Shining a light on the opaque corners of finance

6
Sep
2016
0

Central banks call for help

Since the beginning of the Federal Reserve’s annual Jackson Hole get together, the message has been monetary policy has done all it can do to restart a self-sustaining economy and from here on out it is the job of fiscal policy.  This message is remarkable.  It shows an absolute lack of understanding of why the monetary policies that have been pursued since the beginning of the financial crisis have been ineffective and why fiscal policy won’t succeed either.

In late 2008, I said absent stimulative monetary and fiscal policies the global economy was in a downward spiral.  I went further and noted these stimulative policies could buy time to fix the cause of the downward spiral, but by themselves these stimulative policies could not fix the underlying problem.

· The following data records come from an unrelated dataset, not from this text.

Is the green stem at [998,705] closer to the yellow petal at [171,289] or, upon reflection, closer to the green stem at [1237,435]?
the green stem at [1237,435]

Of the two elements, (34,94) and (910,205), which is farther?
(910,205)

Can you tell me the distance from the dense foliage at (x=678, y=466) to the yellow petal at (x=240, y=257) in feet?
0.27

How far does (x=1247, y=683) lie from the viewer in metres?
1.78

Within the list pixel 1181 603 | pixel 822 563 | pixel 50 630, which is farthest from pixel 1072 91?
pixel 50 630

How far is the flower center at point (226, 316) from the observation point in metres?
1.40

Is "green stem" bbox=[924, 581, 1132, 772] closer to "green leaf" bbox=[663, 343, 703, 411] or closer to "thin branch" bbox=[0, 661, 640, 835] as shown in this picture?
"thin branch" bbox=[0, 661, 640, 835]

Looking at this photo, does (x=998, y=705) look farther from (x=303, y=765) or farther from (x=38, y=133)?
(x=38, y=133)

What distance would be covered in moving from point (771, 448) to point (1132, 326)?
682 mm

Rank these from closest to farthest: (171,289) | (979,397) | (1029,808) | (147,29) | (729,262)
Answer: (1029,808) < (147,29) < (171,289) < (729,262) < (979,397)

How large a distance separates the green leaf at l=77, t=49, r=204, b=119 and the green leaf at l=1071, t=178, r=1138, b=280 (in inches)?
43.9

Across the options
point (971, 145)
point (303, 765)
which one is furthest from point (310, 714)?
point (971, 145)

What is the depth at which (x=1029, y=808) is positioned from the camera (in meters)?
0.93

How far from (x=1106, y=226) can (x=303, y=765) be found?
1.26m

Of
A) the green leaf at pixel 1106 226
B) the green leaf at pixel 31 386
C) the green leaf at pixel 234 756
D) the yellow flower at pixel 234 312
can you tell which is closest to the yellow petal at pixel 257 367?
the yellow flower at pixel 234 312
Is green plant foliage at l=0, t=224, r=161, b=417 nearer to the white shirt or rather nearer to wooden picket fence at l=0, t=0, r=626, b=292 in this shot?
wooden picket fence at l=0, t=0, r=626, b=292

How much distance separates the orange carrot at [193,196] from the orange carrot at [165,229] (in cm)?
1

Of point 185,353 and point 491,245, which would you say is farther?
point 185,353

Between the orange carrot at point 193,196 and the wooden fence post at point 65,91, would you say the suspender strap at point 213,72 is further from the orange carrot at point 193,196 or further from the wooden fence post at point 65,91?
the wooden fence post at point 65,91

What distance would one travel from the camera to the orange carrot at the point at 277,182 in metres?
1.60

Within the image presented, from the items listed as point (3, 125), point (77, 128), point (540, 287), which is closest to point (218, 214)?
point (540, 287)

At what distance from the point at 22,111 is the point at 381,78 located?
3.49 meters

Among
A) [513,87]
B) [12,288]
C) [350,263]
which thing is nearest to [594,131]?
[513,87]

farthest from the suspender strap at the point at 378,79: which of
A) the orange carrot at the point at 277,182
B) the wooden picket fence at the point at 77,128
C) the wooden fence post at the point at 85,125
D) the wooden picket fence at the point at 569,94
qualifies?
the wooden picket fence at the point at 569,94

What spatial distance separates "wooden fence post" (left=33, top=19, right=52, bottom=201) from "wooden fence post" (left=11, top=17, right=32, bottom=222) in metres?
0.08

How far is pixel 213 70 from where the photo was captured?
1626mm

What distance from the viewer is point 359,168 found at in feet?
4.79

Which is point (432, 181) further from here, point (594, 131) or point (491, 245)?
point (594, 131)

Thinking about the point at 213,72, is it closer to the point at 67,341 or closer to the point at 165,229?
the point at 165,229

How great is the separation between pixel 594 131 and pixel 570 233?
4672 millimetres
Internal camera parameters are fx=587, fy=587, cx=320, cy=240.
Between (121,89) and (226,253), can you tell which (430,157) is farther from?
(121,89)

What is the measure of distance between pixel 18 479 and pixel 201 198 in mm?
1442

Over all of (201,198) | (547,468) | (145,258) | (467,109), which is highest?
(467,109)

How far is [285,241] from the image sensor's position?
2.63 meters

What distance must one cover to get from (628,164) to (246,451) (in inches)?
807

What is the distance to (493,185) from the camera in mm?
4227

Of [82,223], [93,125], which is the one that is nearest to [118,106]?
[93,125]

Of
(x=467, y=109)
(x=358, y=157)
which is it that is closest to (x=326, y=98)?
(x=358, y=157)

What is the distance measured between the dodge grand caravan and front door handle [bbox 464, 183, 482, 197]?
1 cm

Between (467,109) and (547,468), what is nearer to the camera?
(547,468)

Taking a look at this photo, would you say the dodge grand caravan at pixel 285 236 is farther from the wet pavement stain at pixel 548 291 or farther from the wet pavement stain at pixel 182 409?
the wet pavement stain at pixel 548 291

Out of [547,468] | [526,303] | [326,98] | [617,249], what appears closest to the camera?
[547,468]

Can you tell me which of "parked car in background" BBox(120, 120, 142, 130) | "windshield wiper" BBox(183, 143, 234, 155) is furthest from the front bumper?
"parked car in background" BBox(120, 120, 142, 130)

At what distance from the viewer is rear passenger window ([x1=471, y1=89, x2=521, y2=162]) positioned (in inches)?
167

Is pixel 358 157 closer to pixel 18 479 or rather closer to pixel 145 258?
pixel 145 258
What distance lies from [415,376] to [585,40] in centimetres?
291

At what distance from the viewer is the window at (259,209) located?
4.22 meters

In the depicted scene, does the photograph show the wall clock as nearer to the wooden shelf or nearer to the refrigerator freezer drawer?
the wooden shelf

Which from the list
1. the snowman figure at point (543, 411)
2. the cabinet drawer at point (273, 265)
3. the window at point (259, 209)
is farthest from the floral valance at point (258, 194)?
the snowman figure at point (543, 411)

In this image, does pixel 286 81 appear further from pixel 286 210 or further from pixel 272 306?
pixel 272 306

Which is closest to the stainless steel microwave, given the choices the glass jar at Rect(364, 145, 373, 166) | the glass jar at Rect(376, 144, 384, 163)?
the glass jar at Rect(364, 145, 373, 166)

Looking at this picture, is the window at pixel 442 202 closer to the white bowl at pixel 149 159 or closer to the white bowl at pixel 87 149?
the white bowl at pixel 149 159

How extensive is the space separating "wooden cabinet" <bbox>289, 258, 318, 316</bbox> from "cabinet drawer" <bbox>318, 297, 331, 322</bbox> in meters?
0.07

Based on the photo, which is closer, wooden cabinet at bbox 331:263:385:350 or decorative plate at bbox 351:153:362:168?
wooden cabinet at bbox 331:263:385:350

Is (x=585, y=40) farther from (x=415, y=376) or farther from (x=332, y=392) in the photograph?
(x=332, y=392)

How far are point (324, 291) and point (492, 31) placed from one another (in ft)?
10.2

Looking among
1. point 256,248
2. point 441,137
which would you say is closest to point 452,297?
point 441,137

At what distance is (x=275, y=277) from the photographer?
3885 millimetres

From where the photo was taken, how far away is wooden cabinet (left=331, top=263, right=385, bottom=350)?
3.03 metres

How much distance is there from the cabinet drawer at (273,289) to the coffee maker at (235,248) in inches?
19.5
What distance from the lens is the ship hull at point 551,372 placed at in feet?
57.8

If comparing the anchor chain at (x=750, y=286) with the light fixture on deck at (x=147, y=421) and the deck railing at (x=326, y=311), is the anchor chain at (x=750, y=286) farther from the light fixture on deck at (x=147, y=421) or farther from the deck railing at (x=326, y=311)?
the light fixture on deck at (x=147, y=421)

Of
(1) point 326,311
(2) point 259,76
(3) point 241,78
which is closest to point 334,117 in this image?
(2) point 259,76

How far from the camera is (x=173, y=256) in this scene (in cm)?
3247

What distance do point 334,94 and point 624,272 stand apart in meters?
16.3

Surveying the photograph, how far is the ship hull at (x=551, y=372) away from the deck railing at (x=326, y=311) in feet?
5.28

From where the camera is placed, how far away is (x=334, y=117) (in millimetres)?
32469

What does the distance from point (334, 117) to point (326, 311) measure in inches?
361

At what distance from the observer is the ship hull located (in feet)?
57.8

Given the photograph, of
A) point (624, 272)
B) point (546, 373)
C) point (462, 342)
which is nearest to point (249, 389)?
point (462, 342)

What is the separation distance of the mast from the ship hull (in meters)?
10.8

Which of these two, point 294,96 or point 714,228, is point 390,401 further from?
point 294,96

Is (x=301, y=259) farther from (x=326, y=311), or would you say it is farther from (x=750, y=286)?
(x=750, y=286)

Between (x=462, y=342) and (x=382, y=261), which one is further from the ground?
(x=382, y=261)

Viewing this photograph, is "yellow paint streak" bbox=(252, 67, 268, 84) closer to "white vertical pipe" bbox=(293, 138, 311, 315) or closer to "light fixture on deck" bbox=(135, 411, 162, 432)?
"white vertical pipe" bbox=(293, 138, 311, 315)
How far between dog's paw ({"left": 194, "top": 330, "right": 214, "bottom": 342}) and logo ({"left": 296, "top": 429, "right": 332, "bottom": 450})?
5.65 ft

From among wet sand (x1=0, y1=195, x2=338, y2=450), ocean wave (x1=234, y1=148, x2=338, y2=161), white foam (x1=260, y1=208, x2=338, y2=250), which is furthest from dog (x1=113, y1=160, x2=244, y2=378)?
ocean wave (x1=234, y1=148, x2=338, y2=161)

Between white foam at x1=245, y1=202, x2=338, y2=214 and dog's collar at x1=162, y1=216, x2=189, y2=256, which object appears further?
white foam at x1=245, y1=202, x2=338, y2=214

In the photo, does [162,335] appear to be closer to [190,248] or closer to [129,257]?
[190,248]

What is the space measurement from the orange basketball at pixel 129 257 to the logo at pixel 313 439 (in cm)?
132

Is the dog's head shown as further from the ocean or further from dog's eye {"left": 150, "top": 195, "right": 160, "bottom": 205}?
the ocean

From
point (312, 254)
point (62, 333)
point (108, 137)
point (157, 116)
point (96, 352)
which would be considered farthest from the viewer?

Nine years after the August 9, 2007 beginning of the global financial crisis, central bankers just admitted I was right.  But they went further than that. They also admitted their stimulative policies are no longer effective at buying time and, in fact, are creating more problems for the global economy.  Hence, their plea for help for fiscal policy to take over buying time.

However, no place in their plea for fiscal policy to buy more time did the central bankers mention nothing has been done to fix the underlying problem with the global economy.  In fact, this problem has been getting exponentially worse.

The problem, as I said in 2008, is we have debt outstanding the borrowers will never be able to repay.

Readers of Transparency Games know that the cost of hiding the losses on this debt grows exponentially over time.  It grows at a much faster rate than the rate of growth of the underlying real economy.  Which means the drag from this excess debt also cancels out the benefits from fiscal and monetary stimulus.

One of the reasons for the restoration of transparency across the global financial system is this will reveal who is holding the debt that can never be repaid.  It will also bring market discipline to force the holders of this debt to write down the value of this debt to the higher of what an independent third party would pay for the collateral or the level the borrower can afford to repay.  This eliminates the excess debt problem and allows the global economy to resume growing.

As evidence this debt write down has always worked, I have pointed out the US experience during the Great Depression, Sweden’s experience in the 1990s and Iceland’s experience at the start of the financial crisis.  When debt is written down, recovery happens shortly thereafter.  When debt is hidden and not written down, recovery never really occurs.